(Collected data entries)

━━━━━━━━

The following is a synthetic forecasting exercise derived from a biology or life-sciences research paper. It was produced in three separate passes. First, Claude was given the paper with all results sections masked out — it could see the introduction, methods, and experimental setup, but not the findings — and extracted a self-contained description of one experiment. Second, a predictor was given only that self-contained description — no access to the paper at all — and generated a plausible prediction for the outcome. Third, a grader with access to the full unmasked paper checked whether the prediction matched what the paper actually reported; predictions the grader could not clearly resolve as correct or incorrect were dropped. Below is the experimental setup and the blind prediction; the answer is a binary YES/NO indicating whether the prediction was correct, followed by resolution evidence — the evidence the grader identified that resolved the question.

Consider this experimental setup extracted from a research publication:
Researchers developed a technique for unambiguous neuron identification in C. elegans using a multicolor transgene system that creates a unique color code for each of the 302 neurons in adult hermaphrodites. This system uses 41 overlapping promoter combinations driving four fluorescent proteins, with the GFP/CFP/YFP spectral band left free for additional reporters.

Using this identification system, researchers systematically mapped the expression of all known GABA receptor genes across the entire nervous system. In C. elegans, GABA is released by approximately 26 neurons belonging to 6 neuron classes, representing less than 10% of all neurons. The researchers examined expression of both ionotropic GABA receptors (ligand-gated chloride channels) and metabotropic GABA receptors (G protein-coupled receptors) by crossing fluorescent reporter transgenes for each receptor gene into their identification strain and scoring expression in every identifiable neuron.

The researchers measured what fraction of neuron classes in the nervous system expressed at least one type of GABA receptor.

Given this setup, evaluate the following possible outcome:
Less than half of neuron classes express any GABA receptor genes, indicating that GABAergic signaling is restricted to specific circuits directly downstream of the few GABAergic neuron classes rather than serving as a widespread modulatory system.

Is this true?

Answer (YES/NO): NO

━━━━━━━━

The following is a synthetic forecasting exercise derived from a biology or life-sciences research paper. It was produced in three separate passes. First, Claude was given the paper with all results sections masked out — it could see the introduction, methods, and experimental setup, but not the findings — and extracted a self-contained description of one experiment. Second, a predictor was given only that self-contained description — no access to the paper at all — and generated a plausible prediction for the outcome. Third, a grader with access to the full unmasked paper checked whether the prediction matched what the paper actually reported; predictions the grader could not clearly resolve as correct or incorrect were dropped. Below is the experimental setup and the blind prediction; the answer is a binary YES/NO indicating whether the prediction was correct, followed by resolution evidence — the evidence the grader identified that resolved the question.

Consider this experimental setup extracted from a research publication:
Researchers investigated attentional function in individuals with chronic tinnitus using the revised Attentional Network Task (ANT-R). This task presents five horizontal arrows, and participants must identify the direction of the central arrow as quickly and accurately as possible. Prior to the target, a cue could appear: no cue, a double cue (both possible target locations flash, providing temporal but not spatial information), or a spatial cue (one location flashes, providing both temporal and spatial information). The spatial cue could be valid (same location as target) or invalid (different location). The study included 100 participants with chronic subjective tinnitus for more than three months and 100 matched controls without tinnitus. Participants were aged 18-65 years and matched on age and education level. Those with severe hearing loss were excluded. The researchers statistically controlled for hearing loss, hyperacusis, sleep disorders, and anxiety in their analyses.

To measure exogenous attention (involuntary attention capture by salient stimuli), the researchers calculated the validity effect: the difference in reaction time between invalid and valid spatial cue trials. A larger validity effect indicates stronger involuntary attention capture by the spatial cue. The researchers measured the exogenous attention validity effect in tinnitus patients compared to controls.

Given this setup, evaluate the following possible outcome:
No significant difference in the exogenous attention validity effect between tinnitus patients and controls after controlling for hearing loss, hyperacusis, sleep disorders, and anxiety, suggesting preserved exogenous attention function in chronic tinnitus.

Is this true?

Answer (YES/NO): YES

━━━━━━━━

> Task directions: Where in the records does the word "effect" appear? Copy each line that holds it.

> Expected answer:
To measure exogenous attention (involuntary attention capture by salient stimuli), the researchers calculated the validity effect: the difference in reaction time between invalid and valid spatial cue trials. A larger validity effect indicates stronger involuntary attention capture by the spatial cue. The researchers measured the exogenous attention validity effect in tinnitus patients compared to controls.
No significant difference in the exogenous attention validity effect between tinnitus patients and controls after controlling for hearing loss, hyperacusis, sleep disorders, and anxiety, suggesting preserved exogenous attention function in chronic tinnitus.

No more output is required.